Agency sued over cleanup at nuclear plant
By JAMES MALONE firstname.lastname@example.org The Courier-Journal
Three families living near the Paducah Gaseous Diffusion Plant have filed a lawsuit in Franklin Circuit Court that asks a judge to set aside two orders the Kentucky Natural Resources Cabinet signed with the U.S. Department of Energy to resolve a number of hazardous-waste violations at the 50-year-old uranium-enrichment plant.
Signed Oct.2, the orders called for the federal government to pay a $1million fine to resolve state citations for illegal disposal and storage of hazardous waste in three landfills, several unpermitted storage areas, and in 5,100 drums.
"We basically thought they were giving the cleanup away," said Ronald Lamb, one of the plaintiffs and a businessman who lives in rural Kevil, near the plant. "The state made a deal behind closed doors and let them off the hook."
Kerry Holt, a state spokeswoman, said the cabinet had not seen the lawsuit filed yesterday and had no comment on it.
Joe Davis, an Energy Department spokesman in Washington, said the federal agency also had no comment because it hadn't seen the lawsuit. Davis said the agency reached an agreement with Kentucky and wants to move forward with cleaning up the greatest risks at the plant.
Lamb and two other people, Al Puckett of Kevil and Mark Donham of Brookport, Ill., allege that the so-called "agreed orders" were unconstitutional and that the releases of hazardous waste into the environment might harm their properties.
They contend that the orders: impose a "consultation process" that allows the Energy Department to defer taking action; allow the department to revise conditions for managing 34,000 cylinders at the plant containing depleted uranium; allow the department to claim financial inability to comply with state environmental laws and regulations; and allow the closure of sanitary landfills containing hazardous waste.
A key provision in the agreement is that responsibility falls on the cabinet to prove with substantial evidence that the Energy Department is the source of groundwater pollutants, rather than in the past when the government has acknowledged it was the source of contaminants, said Tom FitzGerald, a public-interest attorney who is representing the plaintiffs and is director of the Kentucky Resources Council environmental group.

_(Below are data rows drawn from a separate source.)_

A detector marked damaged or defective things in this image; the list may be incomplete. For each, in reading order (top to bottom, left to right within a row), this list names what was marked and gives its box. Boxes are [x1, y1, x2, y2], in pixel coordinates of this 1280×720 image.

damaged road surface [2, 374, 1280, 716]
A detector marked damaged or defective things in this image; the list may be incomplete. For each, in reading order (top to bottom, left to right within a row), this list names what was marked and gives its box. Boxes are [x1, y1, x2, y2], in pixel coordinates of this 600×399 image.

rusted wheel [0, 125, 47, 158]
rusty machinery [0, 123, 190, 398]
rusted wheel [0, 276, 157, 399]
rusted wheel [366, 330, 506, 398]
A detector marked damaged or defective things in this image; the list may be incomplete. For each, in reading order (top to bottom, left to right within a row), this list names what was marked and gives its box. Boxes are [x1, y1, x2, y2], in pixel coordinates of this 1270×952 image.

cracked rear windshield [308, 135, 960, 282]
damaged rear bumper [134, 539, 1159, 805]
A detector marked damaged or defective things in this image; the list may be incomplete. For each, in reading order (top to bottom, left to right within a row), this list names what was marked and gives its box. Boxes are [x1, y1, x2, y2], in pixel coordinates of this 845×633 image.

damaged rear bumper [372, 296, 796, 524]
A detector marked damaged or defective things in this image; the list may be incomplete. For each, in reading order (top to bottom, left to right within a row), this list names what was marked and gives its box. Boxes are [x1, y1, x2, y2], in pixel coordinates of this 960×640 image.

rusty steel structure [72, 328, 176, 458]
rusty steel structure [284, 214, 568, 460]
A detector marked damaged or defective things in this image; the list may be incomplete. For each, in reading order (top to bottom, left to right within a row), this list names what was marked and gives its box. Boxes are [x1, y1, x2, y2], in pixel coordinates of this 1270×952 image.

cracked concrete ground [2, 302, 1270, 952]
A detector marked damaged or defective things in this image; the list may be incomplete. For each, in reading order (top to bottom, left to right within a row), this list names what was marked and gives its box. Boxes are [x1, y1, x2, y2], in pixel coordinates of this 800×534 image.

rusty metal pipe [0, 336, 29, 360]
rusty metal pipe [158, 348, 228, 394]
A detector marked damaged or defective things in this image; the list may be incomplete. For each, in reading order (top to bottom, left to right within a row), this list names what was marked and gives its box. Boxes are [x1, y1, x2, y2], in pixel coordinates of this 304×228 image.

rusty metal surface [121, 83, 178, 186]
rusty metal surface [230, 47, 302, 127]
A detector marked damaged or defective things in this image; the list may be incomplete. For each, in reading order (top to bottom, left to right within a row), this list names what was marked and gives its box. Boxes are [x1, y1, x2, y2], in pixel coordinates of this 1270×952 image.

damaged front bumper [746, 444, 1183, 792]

FitzGerald said he had never seen some of the provisions and concessions to a waste generator that Kentucky offered the Energy Department.
He said he didn't know how the lawsuit might affect the cleanup.
"There needs to be a whole lot more daylight ... on the agreement," FitzGerald said. "There was no public notice and no public comment taken on it."
By signing the orders, Kentucky regulators cleared the way for about $30million in additional federal money to be allocated to complete most of the Paducah cleanup by 2019.
Years of Cold War weapons production at the Paducah plant resulted in the discharge of solvents, heavy metals and radioactive isotopes into the air, soil and water around the plant.
The cleanup, begun a decade ago, is expected to cost more than $5billion.
Kentucky, meantime, is competing with Ohio for a new uranium-enrichment plant using a different technology. The plant is projected to cost about $1.5billion and will be built by the United States Enrichment Corp., which leases the Paducah plant from the federal government to produce fuel for commercial nuclear power plants.